Of the 81 households 21.0% had children under the age of 18 living with them, 59.3% were married couples living together, 4.9% had a female householder with no husband present, and 28.4% were non-families. 23.5% of households were one person and 3.7% were one person aged 65 or older. The average household size was 2.19 and the average family size was 2.47.

The age distribution was 19.2% under the age of 18, 2.8% from 18 to 24, 17.5% from 25 to 44, 42.9% from 45 to 64, and 17.5% 65 or older. The median age was 50 years. For every 100 females, there were 113.3 males.
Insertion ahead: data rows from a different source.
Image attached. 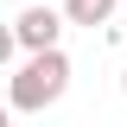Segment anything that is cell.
I'll return each instance as SVG.
<instances>
[{
    "label": "cell",
    "instance_id": "6da1fadb",
    "mask_svg": "<svg viewBox=\"0 0 127 127\" xmlns=\"http://www.w3.org/2000/svg\"><path fill=\"white\" fill-rule=\"evenodd\" d=\"M64 89H70V57H64L57 45L26 51V64H19V76H13V95H6V108H13V114H45L51 102H64Z\"/></svg>",
    "mask_w": 127,
    "mask_h": 127
},
{
    "label": "cell",
    "instance_id": "8992f818",
    "mask_svg": "<svg viewBox=\"0 0 127 127\" xmlns=\"http://www.w3.org/2000/svg\"><path fill=\"white\" fill-rule=\"evenodd\" d=\"M121 89H127V76H121Z\"/></svg>",
    "mask_w": 127,
    "mask_h": 127
},
{
    "label": "cell",
    "instance_id": "3957f363",
    "mask_svg": "<svg viewBox=\"0 0 127 127\" xmlns=\"http://www.w3.org/2000/svg\"><path fill=\"white\" fill-rule=\"evenodd\" d=\"M108 13H114V0H64V19L70 26H108Z\"/></svg>",
    "mask_w": 127,
    "mask_h": 127
},
{
    "label": "cell",
    "instance_id": "7a4b0ae2",
    "mask_svg": "<svg viewBox=\"0 0 127 127\" xmlns=\"http://www.w3.org/2000/svg\"><path fill=\"white\" fill-rule=\"evenodd\" d=\"M57 32H64V13H57V6H26V13L13 19L19 51H45V45H57Z\"/></svg>",
    "mask_w": 127,
    "mask_h": 127
},
{
    "label": "cell",
    "instance_id": "277c9868",
    "mask_svg": "<svg viewBox=\"0 0 127 127\" xmlns=\"http://www.w3.org/2000/svg\"><path fill=\"white\" fill-rule=\"evenodd\" d=\"M13 51H19V38H13V26H6V19H0V64L13 57Z\"/></svg>",
    "mask_w": 127,
    "mask_h": 127
},
{
    "label": "cell",
    "instance_id": "5b68a950",
    "mask_svg": "<svg viewBox=\"0 0 127 127\" xmlns=\"http://www.w3.org/2000/svg\"><path fill=\"white\" fill-rule=\"evenodd\" d=\"M6 114H13V108H0V127H6Z\"/></svg>",
    "mask_w": 127,
    "mask_h": 127
}]
</instances>
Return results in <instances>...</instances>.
For every 100 females age 18 and over, there were 110.3 males.

The median household income was $40,990 and the median family income was $41,406. Males had a median income of $39,464 versus $20,625 for females. The per capita income for the unorganized territory was $17,631. About 3.0% of families and 7.8% of the population were below the poverty line, including 18.2% of those under the age of eighteen and none of those sixty five or over.